* [ABOUT THIS EXERCISE]: Exactly reproduce the data from its first line through the line with "Approximate bounding boxes", leaving out every line after it.

* [MATERIAL PROVIDED]:

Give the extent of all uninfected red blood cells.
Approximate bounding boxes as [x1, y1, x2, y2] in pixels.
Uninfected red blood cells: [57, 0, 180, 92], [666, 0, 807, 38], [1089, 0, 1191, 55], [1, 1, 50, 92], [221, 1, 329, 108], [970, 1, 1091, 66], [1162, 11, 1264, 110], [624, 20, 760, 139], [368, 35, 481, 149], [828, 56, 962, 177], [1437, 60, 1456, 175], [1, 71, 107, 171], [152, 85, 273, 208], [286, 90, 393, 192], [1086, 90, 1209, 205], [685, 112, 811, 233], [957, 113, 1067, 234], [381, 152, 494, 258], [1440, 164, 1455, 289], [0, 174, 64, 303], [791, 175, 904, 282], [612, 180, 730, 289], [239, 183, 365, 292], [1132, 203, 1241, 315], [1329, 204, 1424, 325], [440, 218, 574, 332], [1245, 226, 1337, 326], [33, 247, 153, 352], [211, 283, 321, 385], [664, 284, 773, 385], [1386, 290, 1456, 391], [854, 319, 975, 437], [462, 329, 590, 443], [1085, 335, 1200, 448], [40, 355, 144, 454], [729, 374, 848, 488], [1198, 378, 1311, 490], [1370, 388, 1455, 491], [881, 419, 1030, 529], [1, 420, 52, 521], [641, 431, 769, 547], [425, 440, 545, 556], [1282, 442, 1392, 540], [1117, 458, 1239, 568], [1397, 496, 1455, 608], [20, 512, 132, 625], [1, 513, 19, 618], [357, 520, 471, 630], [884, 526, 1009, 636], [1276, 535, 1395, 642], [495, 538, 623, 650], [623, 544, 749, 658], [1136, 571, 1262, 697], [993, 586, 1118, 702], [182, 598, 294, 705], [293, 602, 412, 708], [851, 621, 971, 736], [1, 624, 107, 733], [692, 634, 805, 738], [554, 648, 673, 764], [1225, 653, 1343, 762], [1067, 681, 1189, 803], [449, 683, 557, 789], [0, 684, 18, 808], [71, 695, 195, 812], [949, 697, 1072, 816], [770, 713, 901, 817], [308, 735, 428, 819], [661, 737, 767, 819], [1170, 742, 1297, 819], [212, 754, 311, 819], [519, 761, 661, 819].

* [SOLUTION BELOW]:
Give the extent of all uninfected red blood cells.
Approximate bounding boxes as [x1, y1, x2, y2] in pixels.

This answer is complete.